Finas y nutritivas harinas se consiguen con la molienda de granos en el local de Vicente Chitacapa, ubicado en las calles Pío Bravo y Hermano Miguel en el sector de la Nueve de Octubre. Con los molinos que heredó de su suegro Miguel Sinchi, el obrero se dedica a este oficio desde hace 24 años. A diario sus clientes llegan con trigo, cebada, arveja y el maíz seco y tierno.

“Todos muelen cuando cosechan, necesitan la harina para hacer los timbulos y llevar a El Cisne y la gente trata de que estas tradiciones no se pierdan”, asegura Chitacapa.

En esta temporada se muele principalmente el choclo y el próximo mes el maíz seco, aunque nunca le falta clientela. Uno de ellos es Carlos Enríquez, quien acudió con unas 20 libras de cebada. “Coseché en Nabón y traje para moler y hacer la máchica. En el molino de mano es demorado y sale muy grueso, en cambio aquí sale finita”, manifiesta Enríquez.

Los principales usuarios que tiene Chitacapa son del mercado Nueve de octubre, quienes “solicitan moler choclo para las humitas y las tortillas”.

Aunque también llega gente de Ricaurte, Checa, Chiquintad, Sinincay, Mayancela y de sectores de la parte norte de la ciudad.

Los precios varían de acuerdo a la cantidad del cereal que se muela. Por ejemplo, por un balde mediano de choclo cobra entre 2,50 y 3 dólares.

La temporada alta de trabajo es en septiembre. “Me traen sobre todo el maíz, pero siempre hay trigo y cebada”, subraya el artesano.

Desde una canasta y en medio del polvo, Chitacapa coloca los cereales en la tolva e ingresan por una canaleta al molino y se obtiene la harina, que es la base para la preparación de los tradicionales timbulos, humitas, quimbolitos. sopas, tortillas y coladas.

Máquinas
Chitacapa usa cuatro máquinas, dos son para los granos secos, una para granos tiernos y otra para café. Las molinos tienen más de 60 años pues son los que utilizaba su suegro. “Él falleció a los 56 años, pero desde los 13 ya laboraba como obrero. El dueño anterior le había vendido los molinos cuando cumplió la mayoría de edad”, recuerda Chitacapa de 54 años.

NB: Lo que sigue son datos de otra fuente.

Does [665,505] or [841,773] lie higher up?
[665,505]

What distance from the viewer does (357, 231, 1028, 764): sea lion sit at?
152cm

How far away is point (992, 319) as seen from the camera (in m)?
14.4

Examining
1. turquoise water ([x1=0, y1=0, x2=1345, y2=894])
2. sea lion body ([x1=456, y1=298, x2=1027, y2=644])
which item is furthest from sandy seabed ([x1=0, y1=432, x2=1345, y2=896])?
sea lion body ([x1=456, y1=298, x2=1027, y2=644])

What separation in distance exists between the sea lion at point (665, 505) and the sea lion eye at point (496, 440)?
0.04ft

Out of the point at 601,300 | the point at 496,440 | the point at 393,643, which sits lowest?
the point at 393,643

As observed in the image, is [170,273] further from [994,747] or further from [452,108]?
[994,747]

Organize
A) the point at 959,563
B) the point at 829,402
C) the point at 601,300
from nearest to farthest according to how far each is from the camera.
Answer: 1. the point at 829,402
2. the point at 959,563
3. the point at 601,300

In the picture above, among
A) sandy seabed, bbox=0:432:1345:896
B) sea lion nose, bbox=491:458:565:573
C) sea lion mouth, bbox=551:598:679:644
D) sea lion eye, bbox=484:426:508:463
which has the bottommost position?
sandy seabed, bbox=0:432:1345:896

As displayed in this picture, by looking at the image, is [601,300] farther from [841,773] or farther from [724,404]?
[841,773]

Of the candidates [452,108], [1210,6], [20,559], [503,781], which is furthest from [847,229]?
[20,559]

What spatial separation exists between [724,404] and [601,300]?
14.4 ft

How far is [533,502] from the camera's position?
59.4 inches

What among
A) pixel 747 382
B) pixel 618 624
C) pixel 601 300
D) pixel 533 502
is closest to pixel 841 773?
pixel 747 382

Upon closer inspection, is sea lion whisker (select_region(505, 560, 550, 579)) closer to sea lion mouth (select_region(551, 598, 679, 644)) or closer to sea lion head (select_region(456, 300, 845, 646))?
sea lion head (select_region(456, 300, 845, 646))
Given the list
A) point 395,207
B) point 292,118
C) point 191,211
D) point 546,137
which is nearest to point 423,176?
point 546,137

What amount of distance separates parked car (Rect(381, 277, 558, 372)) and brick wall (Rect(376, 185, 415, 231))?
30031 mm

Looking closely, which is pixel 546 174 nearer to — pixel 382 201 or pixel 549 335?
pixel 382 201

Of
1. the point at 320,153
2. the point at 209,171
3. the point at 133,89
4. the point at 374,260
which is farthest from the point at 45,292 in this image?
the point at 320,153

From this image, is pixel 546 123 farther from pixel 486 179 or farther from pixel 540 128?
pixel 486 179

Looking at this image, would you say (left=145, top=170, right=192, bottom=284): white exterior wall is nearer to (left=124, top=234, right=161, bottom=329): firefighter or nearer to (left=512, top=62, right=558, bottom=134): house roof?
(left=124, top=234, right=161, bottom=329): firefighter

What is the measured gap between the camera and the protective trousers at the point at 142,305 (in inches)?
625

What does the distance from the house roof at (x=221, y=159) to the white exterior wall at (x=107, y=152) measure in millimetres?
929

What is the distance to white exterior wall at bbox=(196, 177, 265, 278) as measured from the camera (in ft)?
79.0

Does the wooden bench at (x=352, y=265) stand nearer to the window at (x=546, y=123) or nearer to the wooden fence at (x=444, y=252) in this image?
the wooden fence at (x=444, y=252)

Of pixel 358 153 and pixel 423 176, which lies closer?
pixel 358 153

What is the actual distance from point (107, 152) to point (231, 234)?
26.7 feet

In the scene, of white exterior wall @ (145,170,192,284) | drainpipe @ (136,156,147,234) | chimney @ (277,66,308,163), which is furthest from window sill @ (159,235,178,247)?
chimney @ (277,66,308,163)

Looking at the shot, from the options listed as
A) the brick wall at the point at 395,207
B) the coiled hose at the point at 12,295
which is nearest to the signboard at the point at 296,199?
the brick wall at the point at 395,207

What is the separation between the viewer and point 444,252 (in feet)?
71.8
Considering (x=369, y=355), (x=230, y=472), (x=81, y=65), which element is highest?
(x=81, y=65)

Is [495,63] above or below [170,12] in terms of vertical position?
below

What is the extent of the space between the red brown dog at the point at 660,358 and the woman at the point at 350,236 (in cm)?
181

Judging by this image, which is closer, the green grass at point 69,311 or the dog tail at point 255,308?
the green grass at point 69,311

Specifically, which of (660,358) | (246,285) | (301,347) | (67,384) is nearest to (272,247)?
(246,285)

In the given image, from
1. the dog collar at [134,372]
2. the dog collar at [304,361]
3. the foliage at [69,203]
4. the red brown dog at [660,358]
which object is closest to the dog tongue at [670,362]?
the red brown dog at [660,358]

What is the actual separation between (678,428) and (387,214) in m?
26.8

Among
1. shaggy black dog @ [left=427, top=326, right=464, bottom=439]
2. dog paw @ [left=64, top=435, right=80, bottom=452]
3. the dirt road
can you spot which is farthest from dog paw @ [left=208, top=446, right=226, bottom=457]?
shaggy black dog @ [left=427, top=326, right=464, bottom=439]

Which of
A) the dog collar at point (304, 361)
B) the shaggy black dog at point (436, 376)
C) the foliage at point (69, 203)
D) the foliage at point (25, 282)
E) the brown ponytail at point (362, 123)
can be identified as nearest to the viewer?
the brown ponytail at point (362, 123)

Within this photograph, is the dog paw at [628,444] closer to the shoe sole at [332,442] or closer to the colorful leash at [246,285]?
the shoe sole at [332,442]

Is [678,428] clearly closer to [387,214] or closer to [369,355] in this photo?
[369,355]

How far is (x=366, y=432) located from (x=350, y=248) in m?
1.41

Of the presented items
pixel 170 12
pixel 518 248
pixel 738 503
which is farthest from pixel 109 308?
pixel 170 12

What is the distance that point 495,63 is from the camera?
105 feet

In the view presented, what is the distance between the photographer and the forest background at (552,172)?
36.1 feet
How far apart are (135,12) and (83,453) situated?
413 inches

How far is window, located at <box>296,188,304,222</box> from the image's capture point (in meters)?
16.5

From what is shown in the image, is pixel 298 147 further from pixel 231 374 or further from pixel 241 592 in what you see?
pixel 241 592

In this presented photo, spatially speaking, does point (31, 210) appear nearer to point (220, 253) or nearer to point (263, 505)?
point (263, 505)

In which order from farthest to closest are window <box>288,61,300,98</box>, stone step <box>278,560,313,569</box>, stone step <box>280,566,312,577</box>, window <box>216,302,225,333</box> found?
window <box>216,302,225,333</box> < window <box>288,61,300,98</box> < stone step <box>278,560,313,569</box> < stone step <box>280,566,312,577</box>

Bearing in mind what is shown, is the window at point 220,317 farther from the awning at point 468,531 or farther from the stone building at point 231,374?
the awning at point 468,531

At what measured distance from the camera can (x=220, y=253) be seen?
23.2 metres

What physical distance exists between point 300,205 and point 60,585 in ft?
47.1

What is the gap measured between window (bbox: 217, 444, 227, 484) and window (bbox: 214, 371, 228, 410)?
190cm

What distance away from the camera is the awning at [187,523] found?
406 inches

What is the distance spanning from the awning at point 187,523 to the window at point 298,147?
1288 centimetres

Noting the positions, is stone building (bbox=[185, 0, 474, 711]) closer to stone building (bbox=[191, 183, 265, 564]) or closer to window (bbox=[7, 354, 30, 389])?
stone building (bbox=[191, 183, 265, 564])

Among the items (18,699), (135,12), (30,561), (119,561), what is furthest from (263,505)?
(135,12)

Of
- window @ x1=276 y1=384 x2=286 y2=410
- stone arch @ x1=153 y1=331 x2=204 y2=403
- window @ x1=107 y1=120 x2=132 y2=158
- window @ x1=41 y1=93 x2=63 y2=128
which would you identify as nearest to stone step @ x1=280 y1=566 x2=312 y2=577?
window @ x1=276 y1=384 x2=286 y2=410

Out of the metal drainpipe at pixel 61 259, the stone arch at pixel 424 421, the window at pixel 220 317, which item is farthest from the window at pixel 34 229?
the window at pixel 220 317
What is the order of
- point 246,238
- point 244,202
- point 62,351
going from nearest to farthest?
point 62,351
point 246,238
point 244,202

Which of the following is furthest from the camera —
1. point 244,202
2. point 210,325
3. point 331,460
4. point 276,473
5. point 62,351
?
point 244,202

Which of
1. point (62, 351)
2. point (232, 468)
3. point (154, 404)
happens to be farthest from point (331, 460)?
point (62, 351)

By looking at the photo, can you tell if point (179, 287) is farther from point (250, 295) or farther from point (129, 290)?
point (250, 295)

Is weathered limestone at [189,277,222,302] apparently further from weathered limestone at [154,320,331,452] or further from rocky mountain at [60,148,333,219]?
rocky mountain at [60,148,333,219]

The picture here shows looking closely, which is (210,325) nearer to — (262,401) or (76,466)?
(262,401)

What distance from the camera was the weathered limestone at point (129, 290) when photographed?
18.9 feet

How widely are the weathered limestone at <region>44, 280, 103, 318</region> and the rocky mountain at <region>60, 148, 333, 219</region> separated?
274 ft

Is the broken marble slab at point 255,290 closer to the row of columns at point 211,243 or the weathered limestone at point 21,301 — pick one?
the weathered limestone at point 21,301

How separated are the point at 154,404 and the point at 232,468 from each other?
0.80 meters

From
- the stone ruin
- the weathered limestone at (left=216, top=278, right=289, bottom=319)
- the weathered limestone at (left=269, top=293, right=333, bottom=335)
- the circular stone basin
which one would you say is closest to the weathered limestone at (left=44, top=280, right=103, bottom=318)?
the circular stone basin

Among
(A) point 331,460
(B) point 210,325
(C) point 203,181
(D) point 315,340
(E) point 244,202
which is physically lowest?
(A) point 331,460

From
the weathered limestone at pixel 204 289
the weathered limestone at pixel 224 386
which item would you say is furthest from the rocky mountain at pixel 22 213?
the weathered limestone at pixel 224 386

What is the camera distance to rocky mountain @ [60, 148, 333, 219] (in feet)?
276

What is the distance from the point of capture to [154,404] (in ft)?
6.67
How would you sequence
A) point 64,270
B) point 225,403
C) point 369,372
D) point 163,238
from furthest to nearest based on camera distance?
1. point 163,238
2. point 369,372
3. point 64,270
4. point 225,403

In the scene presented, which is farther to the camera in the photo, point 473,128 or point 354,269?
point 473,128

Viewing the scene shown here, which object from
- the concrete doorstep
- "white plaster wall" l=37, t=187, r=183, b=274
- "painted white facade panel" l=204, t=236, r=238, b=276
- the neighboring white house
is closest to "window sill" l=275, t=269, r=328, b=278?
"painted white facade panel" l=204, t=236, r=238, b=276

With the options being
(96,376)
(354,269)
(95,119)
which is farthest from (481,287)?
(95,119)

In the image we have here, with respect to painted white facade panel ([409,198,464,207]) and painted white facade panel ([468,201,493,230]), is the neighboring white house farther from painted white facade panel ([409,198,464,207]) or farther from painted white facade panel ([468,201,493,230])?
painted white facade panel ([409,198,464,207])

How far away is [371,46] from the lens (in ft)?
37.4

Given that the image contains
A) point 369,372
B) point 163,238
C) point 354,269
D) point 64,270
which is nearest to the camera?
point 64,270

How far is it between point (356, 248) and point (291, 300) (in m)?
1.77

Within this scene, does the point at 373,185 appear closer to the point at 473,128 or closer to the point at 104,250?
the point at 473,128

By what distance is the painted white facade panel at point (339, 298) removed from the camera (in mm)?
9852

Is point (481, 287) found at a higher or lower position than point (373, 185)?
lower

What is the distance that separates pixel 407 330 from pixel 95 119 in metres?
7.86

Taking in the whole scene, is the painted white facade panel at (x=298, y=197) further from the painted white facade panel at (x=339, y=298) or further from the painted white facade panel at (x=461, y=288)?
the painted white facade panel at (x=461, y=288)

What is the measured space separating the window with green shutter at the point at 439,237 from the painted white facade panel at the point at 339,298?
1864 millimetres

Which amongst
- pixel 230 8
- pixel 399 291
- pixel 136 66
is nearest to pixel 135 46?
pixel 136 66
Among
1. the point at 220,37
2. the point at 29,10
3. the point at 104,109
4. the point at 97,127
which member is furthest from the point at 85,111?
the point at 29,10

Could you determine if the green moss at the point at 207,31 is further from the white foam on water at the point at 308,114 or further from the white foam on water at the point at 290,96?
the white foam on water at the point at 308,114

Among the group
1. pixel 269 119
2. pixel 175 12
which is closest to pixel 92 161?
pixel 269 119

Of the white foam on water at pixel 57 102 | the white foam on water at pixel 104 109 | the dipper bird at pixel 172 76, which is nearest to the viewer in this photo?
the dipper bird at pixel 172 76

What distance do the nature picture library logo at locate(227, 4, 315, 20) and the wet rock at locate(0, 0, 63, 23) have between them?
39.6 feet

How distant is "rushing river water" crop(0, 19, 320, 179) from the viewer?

Los molinos funcionan con un motor eléctrico que trabaja con bandas de caucho, eje central y poleas. En el que muele los granos secos le coloca lo que denomina ‘masas’ que son dos pesadas ruedas que hacen el trabajo del triturado, la una va fija y la otra rota y van “de acuerdo a lo que se vaya a moler para que salga fino o grueso”.

Aunque a diario usa tres molinos, Chitacapa señala que desde julio pondrá a funcionar las cuatro máquinas “por ser la época de cosecha del maíz”.

Trabajo
Chitacapa tiene dos hijos, uno de ellos es egresado de la Universidad y el segundo tiene ocho años, pero ninguno de los dos se ha dedicado a este oficio.

“Tal vez él pequeño siga la rama, porque estas cosas ya están perdiéndose, no hay quien siga entonces se desaparece”, lamenta el obrero, quien solicitó el respaldo de los gobiernos para el trabajo artesanal.

La molienda es una tradición que se mantiene en el centro de la ciudad. Además del mercado Nueve de Octubre, hay obreros que se dedican a esta actividad en los alrededores de los mercados 10 de Agosto y 3 de Noviembre.

Según el historiador Juan Martínez Borrero, tras la llegada de los españoles y la Fundación de Cuenca en 1557, “las tierras y los indígenas de esta zona fueron encomendados a Rodrigo Núñez de Bonilla, habiéndose desarrollado, como actividad primera, la siembra de trigo y la molienda de harina que fue posible con la construcción de un molino de cámara hecho con los grandes dinteles de los palacios destruidos en la guerra que enfrentó a Huáscar y Atahualpa”.

Con el paso del tiempo aunque con diferentes características, se ha mantenido el oficio de moler los cereales. (F)

DATOS
-Costumbre. Además del sector de la Nueve de Octubre, hay molinos en los alrededores de los mercados 10 de Agosto y 3 de Noviembre.
-Máquina. En el molino para granos secos se coloca lo que se denomina ‘masas’ que son dos pesadas ruedas que hacen el trabajo del triturado.
-Labor. Chitacapa tiene dos hijos pero ninguno se ha dedicado a este oficio. El obrero pide el respaldo de los gobiernos para el trabajo artesanal.

LA CIFRA
64
años tienen los molinos en los que trabaja Vicente Chitacapa.